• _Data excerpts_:
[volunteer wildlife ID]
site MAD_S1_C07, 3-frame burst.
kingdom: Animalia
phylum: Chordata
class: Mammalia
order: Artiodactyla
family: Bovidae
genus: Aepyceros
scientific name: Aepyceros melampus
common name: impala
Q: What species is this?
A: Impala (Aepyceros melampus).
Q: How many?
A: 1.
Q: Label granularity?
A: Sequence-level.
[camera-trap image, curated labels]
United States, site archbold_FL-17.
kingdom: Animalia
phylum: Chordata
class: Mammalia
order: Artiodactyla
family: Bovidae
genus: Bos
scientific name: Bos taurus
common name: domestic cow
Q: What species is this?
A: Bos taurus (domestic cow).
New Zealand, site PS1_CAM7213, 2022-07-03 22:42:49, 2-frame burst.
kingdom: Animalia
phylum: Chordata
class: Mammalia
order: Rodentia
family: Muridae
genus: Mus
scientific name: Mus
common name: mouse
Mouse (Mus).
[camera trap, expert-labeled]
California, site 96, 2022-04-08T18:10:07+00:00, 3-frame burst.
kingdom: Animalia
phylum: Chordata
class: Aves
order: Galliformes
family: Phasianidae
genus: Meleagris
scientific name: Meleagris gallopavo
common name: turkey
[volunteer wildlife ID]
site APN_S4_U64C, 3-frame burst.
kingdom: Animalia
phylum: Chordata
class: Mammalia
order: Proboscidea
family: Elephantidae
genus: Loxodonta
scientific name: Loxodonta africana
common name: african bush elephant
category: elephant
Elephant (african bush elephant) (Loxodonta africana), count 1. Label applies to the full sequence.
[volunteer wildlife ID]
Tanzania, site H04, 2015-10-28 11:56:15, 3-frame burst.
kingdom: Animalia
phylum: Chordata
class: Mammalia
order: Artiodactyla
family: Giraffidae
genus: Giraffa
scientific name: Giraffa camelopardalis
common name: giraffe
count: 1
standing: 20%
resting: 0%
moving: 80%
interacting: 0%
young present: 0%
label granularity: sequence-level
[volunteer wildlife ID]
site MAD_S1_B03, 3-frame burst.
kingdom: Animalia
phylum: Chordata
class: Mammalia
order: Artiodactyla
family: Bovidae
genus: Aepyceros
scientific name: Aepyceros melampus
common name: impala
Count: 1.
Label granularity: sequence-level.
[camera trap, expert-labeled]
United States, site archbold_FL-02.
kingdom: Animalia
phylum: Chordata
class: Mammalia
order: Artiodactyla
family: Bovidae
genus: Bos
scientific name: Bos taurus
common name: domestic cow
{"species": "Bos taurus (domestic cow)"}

• _What to produce_: List all lines from the entries that include the word "scientific".

• _Task output_:
scientific name: Aepyceros melampus
scientific name: Bos taurus
scientific name: Mus
scientific name: Meleagris gallopavo
scientific name: Loxodonta africana
scientific name: Giraffa camelopardalis
scientific name: Aepyceros melampus
scientific name: Bos taurus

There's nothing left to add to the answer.